In June 2011, one of Hastings’s staff members, Winsome Packer, filed a lawsuit alleging that he had made repeated unwanted sexual advances and threatened her job when she refused him. A congressional ethics panel investigated these claims. Packer was represented by the conservative legal group Judicial Watch. Hastings denied the allegations and called them “ludicrous.” He said, “I will win this lawsuit. That is a certainty. In a race with a lie, the truth always wins. And when the truth comes to light and the personal agendas of my accusers are exposed, I will be vindicated.” In February 2012, it was reported that Hastings would be released from the lawsuit, and it would only continue against the Helsinki Commission which Hastings chaired and Packer represented in Vienna. In December 2017, it was reported that the Treasury Department paid $220,000 to settle the lawsuit. Hastings later complained that he played no role in the settlement negotiations but the way they had been framed implied that he had.
In a survey of U.S. lawmakers, the Center for Responsive Politics named Hastings the “Poorest Member of Congress,” with a 2018 average net worth of ?$7,549,002. His congressional financial disclosure form indicated that, as of 2010, Hastings did not have any earned income, had a bank account with a balance in the $1,000 to $15,000 range, and owed several million dollars in legal fees to several attorneys stemming from the 1981–1989 charges.
In 2012, Hastings was ranked #1 out of the 435 members of the U.S. House of Representatives for paying salaries and fees to family members, according to the conservative watchdog group Judicial Watch.
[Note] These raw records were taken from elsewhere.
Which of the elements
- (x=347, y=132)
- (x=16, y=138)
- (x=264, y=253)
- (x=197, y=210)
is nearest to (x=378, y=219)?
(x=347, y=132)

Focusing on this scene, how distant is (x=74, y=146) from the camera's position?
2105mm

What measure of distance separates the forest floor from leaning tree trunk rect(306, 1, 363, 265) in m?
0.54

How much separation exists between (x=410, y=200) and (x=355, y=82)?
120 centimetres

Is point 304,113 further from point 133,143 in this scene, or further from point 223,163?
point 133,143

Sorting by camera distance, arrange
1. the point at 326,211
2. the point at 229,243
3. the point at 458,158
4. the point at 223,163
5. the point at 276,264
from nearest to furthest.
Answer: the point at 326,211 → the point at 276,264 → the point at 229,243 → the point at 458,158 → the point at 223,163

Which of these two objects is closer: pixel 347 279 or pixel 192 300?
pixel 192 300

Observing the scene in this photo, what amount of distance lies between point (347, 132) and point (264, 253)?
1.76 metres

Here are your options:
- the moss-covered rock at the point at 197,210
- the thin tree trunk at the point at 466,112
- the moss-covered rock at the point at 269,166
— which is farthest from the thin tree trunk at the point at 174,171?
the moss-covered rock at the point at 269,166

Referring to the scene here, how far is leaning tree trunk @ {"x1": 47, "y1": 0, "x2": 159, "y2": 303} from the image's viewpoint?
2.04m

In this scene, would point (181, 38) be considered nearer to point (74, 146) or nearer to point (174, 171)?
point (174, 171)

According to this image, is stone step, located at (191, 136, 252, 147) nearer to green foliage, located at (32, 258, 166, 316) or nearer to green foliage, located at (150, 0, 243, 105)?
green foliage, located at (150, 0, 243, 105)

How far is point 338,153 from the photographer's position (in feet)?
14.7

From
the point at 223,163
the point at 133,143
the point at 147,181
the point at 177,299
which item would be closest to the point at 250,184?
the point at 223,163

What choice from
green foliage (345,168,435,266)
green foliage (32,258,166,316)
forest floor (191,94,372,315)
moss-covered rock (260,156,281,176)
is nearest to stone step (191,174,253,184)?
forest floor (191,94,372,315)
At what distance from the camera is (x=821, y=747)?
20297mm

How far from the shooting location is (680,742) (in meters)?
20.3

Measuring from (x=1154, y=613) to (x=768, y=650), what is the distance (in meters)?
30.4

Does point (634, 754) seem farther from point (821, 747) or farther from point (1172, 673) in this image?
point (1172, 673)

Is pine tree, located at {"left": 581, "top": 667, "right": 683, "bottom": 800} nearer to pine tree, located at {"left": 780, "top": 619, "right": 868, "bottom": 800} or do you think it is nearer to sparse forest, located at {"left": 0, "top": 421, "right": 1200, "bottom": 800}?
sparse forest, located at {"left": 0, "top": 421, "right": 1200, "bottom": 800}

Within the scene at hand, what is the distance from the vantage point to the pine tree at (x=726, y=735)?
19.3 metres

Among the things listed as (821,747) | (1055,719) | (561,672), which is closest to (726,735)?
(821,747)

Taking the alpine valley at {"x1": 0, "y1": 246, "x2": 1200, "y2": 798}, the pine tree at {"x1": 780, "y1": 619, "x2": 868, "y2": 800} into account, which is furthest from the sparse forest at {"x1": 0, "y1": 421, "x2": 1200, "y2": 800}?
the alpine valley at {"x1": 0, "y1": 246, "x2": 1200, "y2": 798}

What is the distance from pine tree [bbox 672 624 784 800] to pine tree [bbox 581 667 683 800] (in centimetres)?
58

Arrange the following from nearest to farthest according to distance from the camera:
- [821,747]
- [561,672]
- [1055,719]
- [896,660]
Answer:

A state-by-state report on members of Congress published by the Citizens for Responsibility and Ethics in Washington reported that Hastings paid his girlfriend, Patricia Williams, an attorney who worked as his deputy district director, $622,574 over the four-year period from 2007 to 2010.
Wikipedia
John Arbeeny says
Correction. Average net worth of -(negative) $7,549,002. Apparently he stiffed a lot of people/attorneys.